**PAGE TEXT**
+--
# how to integrate cubecart with paypal?



## jbe99ag (Jul 26, 2007)

I know pretty much nothing about coding or scripting and I need some help getting my website over the last few humps to where it funcions to sell shirts.

Here's where I stand. I set up my website through hostgator. I built my shopping cart page through cube cart and paid for the "express checkout" mod to be added. I got registered for a paypal account that is linked to my business checking account. 

Now all I need (i think) is to be able to link my paypal thing to my cubecart. I also want to give the buyer the option to pay by credit card and not have paypal as the only option of payment. I'd also kind of like my website to flow differently to where you don't have to go to a "store" page to buy the shirt but allow them to buy the shirts off the front page, but it might be too late to fix that. Not sure.

Like I said, the directions on paypal for how add paypal checkout to your 3rd party shopping cart are WAY over my head. Is there anybody here I could pay to put the finishing touches on my site and get it functioning for me? Or is it easy enough to give me step by step directions on what to do from here?

http://www.theblocktee.com


----------



## majesticmind (Sep 1, 2007)

*Re: Need help putting the final touches on my webiste - please help*

If you already did all that you must know something about it. Best to let somebody do it than to take a step by step. You can also copy and paste your code onto many websites, and forums where the members will be more than happy to show you exactly what you need to change in the code to produce the desired effect. And they will show you for FREE. Just like the members here dont charge to help eachother. I cant think of any of the forum names off the top of my head , but if you search around you will find one.


----------



## jbe99ag (Jul 26, 2007)

*Re: Need help putting the final touches on my webiste - please help*

Thanks for being optimistic!  But really, I don't even know where to find the code that I'm supposed to change. All of the techical stuff that I've had to do so far has been done by me by the provider. But now I'm to this last step with no help and really don't know what I'm doing. 

Really, if I can just get paypal added to my site, it would be able to atleast function until I can figure out how to also have the ability to do credit cards.


----------



## majesticmind (Sep 1, 2007)

*Re: Need help putting the final touches on my webiste - please help*



jbe99ag said:


> Thanks for being optimistic!  But really, I don't even know where to find the code that I'm supposed to change. All of the techical stuff that I've had to do so far has been done by me by the provider. But now I'm to this last step with no help and really don't know what I'm doing.
> 
> Really, if I can just get paypal added to my site, it would be able to atleast function until I can figure out how to also have the ability to do credit cards.


Seriously , there are forums just like this one that are waiting for that kind of challenge. Copy and paste all the scrit in your website to one of these forums and members will copy it to their editor program and tweak it for you for free and then repost it with the right changes made to it . Then you just copy and paste it back into your website with the upgraded code.


----------



## jbe99ag (Jul 26, 2007)

*Re: Need help putting the final touches on my webiste - please help*

Well if somebody here can help me....what I'm trying to do is get the paypal "website payments standard" attached to the store I've already set up with cubecart. Can anybody do it for me or walk me through it? 

If I'm understanding this paypal stuff right, this is the page that "explains" what I need to do.
+--
**ENTRIES PROVIDED**
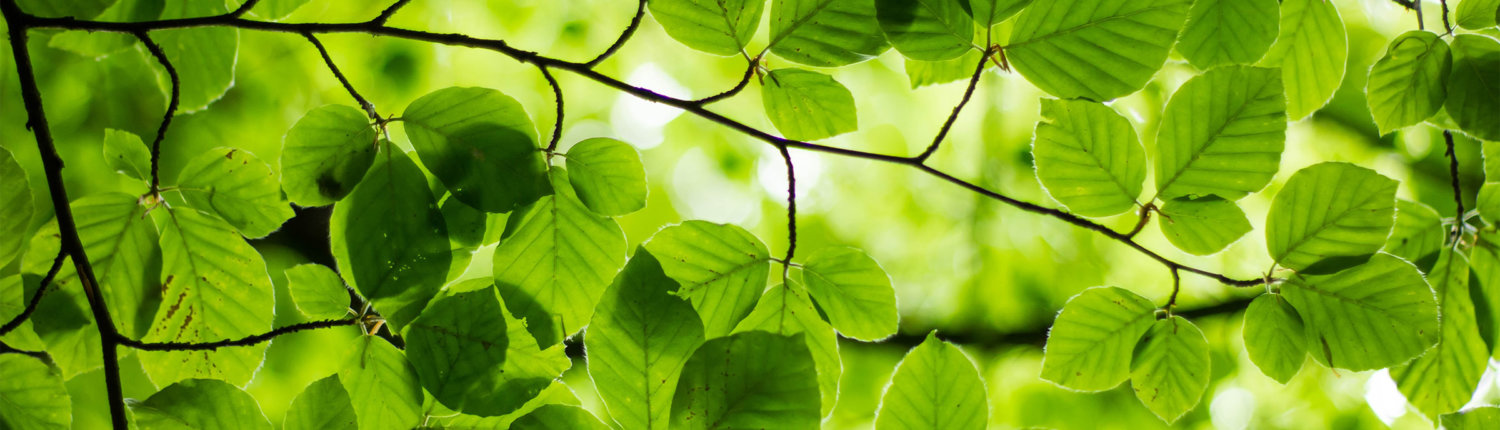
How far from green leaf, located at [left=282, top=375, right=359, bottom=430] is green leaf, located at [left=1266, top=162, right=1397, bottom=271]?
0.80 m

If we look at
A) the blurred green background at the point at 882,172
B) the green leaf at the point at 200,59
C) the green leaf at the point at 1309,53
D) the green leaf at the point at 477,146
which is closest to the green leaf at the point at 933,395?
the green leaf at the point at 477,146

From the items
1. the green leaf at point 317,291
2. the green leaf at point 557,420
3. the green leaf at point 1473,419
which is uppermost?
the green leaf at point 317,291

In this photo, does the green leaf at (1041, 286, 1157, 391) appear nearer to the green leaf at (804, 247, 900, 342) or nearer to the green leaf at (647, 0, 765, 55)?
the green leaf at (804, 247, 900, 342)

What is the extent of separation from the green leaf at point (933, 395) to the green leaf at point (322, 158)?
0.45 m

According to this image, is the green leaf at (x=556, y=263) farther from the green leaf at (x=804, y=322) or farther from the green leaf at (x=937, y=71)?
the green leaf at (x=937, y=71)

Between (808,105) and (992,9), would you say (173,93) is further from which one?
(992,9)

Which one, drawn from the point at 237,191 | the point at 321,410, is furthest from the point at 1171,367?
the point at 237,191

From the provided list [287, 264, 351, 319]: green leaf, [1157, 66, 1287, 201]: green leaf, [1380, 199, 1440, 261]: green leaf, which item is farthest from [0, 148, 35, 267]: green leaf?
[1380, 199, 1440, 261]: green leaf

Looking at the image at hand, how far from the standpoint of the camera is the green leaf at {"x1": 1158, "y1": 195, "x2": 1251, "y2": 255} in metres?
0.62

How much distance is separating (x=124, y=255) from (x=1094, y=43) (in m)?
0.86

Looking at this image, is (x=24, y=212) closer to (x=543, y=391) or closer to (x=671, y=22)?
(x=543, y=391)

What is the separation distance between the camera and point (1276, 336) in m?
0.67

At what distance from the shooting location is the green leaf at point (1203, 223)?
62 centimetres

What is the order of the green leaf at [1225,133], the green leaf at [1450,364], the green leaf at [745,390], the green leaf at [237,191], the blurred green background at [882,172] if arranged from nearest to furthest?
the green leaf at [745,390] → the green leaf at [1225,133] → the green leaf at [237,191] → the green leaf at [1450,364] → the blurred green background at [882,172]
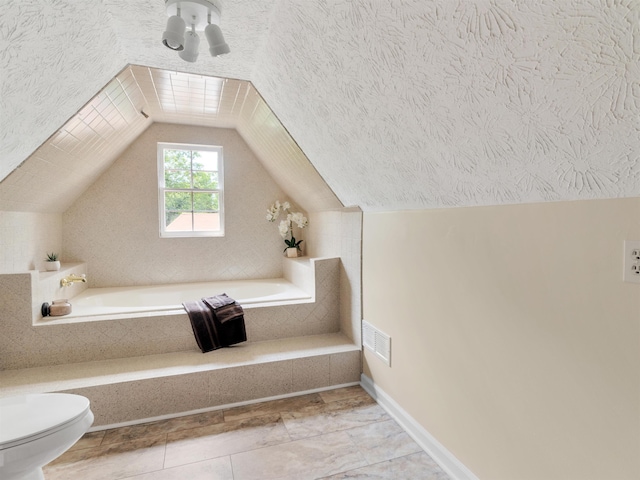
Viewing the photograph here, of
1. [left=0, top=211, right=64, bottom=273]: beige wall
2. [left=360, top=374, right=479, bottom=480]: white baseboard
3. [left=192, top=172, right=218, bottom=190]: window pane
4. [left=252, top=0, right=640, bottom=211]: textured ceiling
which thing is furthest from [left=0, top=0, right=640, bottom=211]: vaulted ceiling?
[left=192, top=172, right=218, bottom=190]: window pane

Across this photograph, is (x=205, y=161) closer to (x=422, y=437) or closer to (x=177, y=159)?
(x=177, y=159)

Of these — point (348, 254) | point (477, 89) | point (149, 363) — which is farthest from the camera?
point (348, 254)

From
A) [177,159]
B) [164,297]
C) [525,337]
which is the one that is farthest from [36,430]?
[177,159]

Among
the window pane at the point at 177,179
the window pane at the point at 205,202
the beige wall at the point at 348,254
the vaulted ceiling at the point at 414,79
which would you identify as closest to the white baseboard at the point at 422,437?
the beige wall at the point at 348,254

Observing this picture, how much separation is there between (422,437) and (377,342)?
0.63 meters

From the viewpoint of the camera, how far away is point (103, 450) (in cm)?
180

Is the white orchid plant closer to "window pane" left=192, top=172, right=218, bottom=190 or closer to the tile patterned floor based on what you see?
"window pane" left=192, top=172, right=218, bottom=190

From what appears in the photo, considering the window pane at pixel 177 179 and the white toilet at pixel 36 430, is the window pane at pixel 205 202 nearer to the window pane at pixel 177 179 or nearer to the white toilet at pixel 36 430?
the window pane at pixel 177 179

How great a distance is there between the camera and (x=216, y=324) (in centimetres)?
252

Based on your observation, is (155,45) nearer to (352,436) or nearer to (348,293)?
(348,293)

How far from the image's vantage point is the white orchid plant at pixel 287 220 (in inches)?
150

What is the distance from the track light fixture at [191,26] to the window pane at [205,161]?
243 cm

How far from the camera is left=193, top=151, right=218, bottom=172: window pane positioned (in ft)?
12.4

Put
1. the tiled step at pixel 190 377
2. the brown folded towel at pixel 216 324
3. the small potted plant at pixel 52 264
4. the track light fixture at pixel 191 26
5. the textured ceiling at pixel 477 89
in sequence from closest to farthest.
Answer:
+--
**PROBLEMS TO WORK ON**
1: Answer these questions from the forum thread about CubeCart and PayPal, one line each:
(a) Which hosting service did jbe99ag use to set up the website?
(b) Which PayPal product does jbe99ag want attached to the CubeCart store?
(c) According to majesticmind, how much will members of other forums charge to show what code to change?
2: Translate this sentence from the forum thread into Spanish: "I got registered for a paypal account that is linked to my business checking account."

**TASK SOLUTIONS**
1:
(a) Hostgator.
(b) PayPal "website payments standard."
(c) Nothing; they will show it for free.

2: Me registré para una cuenta de paypal que está vinculada a mi cuenta corriente comercial.